# "Ordered chaos" in rhythm.



## aleazk (Sep 30, 2011)

This is a technique of composition, which consist on having a _fast and steady pulse_ (say, a continuum of quaver notes with a fast tempo) and a _careful and selected accentuation of some of these notes_ (for example, by playing them more louder; by changing the harmony, the colour, the register, etc). Using this technique, you can create arbitrarily complex cross rhythms (for example, take a group of six quaver notes of the succession, you can divide the number six in three parts of two, but also in two of three, so, with the proper accentuation, you can create the 3:2 cross rhythm; http://upload.wikimedia.org/wikipedia/commons/f/f1/3_over_2.png). Of course, you can play those cross rhythms without playing all the "internal" quaver notes. This is easy for simple cross rhythms, like 3:2, but for the complex ones, it's more easy to play also the internal quaver notes, so you can count them and in that way you will know exactly when you must make the rhythmic accentuation. So, we have our complex cross rhythm pattern played over the steady fast continuum of quaver notes. And here it comes the magic: the complex cross rhythm sounds very chaotic, because of its own nature, but at the same time, you have the steady fast continuum of quaver notes in the background, which is pure order. In that way, you can create the ilusion of an "ordered chaos" in rhythm. The term was coined by Ligeti, inspired in the traditional music of sub-saharan Africa. 
It has a very particular and hypnotic sound.
Some examples:

-Ligeti's piano etude "Desordre" is a deliberate application of this technique.






(the main accentuation comes from playing the note with an octave also)

-Ligeti's piano etude "L'escalier du diable".






-In african music.






(yes, the guy is white :lol

-The sonata number V of Cage's "Sonatas and Interludes for prepared piano".






(this one is pretty interesting, the prepared piano has the possibility of sounding like diverse percussion instruments, so the steady pulse in the left hand sounds like a percussion ensemble, playing a very complex rhythm, even more when the right hand also plays a steady rhythm in some parts)

What do you think?, do you like the technique?, do you know more examples?, something more about?.


----------



## Moira (Apr 1, 2012)

Hehehe. When I read the thread title I thought "I'm from South Africa and we specialise in this."







'


----------



## Andreas (Apr 27, 2012)

Yes, I like Ligeti's use polyrhythms too. They create a great energetic drive. Philip Glass' Glassworks is also a beautiful example such complex tempo relations.

Bruckner does something similar at the end of his Fourth: he uses an ostinato of two quarter note triplets over two half notes. The ostinato suggests a TICK-tock rhythm, but because of the half notes, the monotonous TICK-tock becomes a more interesting and slightly unsettling TICK-tock-tick, TOCK-tick-tock sequence. It's not strictly polyrhythmic, I guess, since there are no in-between-notes so that the ear can reinterpret the half notes as dotted half notes and make a 6/4 rhythm out of it, but it's interesting nonetheless.


----------



## violadude (May 2, 2011)

My final presentation in my rhythm II class was based on this concept. I used Ligeti's etude "Autumn in Warsaw" as an example.


----------

==========

• Stated exercise: In the thread on "ordered chaos" in rhythm, who is said to have coined that term?

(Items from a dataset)
==========

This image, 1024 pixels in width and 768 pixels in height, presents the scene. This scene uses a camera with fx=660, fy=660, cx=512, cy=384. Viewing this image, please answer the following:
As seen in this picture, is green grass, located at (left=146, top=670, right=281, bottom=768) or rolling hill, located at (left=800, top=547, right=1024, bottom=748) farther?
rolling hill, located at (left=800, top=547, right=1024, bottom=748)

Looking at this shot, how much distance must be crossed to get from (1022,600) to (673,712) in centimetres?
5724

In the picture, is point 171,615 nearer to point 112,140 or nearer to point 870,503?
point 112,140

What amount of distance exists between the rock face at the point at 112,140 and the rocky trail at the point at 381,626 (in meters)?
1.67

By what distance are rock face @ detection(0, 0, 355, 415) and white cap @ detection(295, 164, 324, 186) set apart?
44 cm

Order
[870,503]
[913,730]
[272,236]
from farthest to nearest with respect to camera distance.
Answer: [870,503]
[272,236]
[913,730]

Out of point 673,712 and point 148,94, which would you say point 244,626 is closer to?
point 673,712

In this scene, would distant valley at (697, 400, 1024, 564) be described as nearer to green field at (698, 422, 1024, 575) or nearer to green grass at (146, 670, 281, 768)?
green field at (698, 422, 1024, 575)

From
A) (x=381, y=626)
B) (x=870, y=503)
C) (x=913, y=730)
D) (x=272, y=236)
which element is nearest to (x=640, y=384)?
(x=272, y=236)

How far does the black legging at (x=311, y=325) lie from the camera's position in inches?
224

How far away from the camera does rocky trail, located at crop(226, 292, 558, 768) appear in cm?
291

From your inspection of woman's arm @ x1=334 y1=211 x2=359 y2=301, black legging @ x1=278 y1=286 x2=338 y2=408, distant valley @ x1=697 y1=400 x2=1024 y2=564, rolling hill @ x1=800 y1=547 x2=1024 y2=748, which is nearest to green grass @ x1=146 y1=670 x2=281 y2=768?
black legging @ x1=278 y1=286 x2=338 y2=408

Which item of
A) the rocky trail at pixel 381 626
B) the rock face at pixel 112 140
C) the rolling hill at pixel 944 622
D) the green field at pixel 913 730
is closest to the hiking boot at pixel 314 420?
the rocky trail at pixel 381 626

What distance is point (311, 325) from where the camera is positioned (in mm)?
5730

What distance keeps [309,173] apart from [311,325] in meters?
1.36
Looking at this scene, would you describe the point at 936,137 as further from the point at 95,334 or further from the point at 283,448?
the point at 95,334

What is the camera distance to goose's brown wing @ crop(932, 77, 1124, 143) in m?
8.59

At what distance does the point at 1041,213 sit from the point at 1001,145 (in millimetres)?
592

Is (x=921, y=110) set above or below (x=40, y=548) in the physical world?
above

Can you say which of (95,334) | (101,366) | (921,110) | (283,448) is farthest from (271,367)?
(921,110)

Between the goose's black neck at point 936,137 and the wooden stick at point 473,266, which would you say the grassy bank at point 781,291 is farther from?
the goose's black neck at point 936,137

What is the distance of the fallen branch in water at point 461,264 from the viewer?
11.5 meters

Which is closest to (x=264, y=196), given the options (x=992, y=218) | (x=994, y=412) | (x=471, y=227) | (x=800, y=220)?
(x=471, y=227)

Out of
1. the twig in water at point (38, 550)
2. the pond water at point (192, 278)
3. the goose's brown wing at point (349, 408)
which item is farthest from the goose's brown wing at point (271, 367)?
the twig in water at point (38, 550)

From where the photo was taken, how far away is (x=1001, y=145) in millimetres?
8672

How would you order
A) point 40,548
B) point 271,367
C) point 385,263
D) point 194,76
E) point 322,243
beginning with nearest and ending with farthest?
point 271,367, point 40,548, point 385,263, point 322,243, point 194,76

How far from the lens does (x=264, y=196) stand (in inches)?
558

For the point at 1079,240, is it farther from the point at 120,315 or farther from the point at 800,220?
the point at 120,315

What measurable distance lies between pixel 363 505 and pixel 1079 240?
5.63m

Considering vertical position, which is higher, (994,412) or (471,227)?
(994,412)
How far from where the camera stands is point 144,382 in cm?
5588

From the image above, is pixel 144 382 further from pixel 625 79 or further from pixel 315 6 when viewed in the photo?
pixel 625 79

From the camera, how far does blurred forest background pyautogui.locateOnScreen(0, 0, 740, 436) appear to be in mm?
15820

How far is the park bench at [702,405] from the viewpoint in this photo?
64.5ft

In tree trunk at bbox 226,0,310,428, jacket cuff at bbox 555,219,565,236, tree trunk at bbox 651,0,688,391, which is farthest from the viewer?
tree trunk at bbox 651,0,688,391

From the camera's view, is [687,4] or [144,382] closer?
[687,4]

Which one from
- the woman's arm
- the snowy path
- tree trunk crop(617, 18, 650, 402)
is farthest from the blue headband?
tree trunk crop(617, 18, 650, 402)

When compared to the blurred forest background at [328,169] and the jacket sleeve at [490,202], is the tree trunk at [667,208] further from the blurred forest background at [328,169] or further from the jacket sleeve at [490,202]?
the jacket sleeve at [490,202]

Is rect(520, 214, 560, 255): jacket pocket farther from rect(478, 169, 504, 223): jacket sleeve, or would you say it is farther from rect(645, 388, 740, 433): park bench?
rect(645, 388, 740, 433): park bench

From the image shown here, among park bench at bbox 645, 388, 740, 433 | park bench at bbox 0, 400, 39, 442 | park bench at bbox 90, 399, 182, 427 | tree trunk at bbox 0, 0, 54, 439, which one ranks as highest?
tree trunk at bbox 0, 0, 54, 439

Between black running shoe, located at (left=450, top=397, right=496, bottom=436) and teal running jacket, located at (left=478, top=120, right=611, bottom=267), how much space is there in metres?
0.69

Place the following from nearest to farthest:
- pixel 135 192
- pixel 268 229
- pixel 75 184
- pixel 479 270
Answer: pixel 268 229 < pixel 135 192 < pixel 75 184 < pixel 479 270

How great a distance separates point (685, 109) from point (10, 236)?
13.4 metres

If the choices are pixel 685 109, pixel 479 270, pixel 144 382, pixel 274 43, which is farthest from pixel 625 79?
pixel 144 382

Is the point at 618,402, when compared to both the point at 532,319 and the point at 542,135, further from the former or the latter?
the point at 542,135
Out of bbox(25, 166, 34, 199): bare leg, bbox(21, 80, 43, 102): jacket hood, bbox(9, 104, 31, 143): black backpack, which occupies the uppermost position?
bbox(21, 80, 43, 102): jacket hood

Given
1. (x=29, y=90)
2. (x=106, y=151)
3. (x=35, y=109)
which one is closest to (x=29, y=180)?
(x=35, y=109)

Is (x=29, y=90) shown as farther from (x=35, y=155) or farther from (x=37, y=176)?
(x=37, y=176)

==========

• Task response: Ligeti coined the term.